= Numeric chart reasoning data =
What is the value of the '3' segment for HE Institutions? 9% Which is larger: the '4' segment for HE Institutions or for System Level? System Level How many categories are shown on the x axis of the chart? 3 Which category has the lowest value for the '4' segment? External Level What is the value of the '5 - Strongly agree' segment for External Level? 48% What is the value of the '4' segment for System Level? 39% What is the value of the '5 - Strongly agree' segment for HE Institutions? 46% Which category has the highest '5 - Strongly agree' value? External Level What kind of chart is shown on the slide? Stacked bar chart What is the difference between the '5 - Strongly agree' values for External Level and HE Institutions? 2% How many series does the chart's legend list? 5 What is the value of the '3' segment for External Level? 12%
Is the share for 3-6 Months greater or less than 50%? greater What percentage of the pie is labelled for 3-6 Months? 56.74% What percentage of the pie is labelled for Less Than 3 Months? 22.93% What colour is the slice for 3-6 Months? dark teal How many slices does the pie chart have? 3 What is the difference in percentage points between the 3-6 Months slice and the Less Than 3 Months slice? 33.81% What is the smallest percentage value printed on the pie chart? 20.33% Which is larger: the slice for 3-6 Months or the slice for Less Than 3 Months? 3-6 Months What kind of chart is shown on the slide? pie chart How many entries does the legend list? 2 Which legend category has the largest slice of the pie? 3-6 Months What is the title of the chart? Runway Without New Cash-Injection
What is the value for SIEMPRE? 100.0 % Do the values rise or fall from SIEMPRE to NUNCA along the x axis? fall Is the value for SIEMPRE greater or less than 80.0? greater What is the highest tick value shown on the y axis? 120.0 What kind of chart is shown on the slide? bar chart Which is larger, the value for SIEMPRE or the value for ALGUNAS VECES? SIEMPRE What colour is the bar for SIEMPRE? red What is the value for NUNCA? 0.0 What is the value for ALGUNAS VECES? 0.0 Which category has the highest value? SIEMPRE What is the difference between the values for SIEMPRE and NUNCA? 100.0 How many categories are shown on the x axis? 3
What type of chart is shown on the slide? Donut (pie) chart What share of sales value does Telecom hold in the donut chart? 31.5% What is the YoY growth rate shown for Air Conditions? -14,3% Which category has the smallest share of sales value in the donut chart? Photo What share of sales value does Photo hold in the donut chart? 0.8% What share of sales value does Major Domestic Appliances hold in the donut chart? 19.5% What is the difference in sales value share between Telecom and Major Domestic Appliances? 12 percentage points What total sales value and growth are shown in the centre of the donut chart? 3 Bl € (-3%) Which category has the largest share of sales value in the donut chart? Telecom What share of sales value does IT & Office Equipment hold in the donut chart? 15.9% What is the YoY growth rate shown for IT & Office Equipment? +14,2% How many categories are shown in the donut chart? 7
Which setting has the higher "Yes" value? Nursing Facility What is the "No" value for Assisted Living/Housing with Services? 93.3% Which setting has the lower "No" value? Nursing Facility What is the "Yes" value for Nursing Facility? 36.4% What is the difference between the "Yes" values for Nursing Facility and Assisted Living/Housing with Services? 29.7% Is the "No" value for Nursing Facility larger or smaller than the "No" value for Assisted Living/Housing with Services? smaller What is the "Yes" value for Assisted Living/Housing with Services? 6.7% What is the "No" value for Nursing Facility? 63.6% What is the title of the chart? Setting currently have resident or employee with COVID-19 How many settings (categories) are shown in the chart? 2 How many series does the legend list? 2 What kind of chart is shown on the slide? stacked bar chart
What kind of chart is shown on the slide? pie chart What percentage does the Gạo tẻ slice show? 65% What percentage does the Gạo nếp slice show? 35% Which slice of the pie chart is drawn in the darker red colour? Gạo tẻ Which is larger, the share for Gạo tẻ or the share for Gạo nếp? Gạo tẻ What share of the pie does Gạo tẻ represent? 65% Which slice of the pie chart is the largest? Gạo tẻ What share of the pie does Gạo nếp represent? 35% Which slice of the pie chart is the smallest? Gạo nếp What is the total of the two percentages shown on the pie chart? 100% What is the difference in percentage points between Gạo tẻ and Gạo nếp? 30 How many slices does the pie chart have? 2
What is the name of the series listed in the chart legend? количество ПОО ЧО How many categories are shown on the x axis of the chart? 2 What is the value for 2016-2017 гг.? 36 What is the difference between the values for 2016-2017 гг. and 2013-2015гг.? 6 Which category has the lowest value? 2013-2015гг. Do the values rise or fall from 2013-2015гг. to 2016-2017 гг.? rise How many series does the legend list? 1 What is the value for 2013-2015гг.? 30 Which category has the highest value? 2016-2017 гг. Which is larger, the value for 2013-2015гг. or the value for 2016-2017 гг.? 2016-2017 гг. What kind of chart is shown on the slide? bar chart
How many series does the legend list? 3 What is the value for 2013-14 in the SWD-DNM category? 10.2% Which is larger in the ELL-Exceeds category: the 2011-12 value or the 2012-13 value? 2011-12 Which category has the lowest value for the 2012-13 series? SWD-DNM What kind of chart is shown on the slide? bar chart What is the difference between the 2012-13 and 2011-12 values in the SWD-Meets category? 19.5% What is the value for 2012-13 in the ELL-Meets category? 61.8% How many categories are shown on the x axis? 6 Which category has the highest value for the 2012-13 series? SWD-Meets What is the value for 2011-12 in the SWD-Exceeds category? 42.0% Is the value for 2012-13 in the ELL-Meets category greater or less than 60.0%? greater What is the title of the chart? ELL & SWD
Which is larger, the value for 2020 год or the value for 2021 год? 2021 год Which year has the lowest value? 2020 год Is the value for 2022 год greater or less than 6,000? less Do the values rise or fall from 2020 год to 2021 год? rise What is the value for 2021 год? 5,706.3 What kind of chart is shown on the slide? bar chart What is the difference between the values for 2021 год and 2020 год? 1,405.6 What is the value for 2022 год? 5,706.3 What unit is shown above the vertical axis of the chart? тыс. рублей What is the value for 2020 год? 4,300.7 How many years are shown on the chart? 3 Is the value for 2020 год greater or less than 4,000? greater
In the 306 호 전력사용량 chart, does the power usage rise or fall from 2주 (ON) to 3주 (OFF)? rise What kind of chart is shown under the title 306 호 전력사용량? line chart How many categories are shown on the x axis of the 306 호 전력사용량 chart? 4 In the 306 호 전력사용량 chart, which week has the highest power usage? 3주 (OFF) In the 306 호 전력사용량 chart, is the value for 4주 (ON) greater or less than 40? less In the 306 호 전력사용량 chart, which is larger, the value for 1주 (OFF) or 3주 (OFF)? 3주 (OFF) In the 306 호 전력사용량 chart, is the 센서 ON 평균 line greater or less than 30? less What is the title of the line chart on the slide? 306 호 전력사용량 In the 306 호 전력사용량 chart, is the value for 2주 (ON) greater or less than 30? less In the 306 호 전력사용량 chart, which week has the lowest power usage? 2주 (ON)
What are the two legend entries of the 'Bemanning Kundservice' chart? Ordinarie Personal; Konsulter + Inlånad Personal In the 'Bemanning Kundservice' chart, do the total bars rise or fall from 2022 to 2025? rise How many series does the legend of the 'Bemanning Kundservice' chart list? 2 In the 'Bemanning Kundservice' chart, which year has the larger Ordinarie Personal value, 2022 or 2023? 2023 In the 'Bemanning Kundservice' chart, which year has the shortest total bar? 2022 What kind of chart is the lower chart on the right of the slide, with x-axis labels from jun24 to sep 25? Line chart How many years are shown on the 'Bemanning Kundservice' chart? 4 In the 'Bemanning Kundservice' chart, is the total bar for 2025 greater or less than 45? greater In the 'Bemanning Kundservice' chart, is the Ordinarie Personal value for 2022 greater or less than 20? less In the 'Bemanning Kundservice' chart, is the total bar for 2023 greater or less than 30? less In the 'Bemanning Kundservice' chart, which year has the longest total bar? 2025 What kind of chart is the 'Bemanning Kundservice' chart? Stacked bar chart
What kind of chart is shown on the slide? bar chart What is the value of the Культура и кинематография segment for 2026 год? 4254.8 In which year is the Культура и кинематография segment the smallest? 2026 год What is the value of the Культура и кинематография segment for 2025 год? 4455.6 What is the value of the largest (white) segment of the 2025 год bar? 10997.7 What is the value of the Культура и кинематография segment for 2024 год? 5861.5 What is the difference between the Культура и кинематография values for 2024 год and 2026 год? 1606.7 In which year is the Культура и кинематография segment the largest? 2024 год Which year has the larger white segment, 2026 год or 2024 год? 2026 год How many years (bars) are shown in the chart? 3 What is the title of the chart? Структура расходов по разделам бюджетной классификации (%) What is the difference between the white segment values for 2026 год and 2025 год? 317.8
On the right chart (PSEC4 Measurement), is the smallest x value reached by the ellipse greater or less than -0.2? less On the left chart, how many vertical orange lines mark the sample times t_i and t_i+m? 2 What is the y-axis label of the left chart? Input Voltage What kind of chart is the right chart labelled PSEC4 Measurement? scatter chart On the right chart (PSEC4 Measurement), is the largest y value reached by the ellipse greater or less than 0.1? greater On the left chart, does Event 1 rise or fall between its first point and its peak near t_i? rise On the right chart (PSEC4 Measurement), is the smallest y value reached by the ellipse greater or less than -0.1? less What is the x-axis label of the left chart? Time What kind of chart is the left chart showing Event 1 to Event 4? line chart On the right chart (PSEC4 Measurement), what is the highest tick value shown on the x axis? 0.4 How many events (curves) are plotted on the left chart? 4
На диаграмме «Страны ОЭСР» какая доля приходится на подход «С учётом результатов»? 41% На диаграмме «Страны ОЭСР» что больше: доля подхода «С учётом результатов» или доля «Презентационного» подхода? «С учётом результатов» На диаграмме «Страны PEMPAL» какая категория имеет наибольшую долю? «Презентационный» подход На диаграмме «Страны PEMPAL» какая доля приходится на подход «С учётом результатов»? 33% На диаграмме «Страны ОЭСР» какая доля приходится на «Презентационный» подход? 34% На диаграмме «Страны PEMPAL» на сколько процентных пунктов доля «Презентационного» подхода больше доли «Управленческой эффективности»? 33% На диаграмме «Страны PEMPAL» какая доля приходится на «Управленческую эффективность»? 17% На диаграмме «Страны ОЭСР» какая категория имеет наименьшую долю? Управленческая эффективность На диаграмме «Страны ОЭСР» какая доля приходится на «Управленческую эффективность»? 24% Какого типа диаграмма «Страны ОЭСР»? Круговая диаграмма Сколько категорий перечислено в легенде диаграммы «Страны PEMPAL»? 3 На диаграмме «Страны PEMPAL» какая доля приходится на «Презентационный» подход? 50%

= WHAT IS NEEDED =
Tally the lines above that contain the word "vertical", treating case as significant, and give only the number.

= RESPONSE TO THE TASK =
2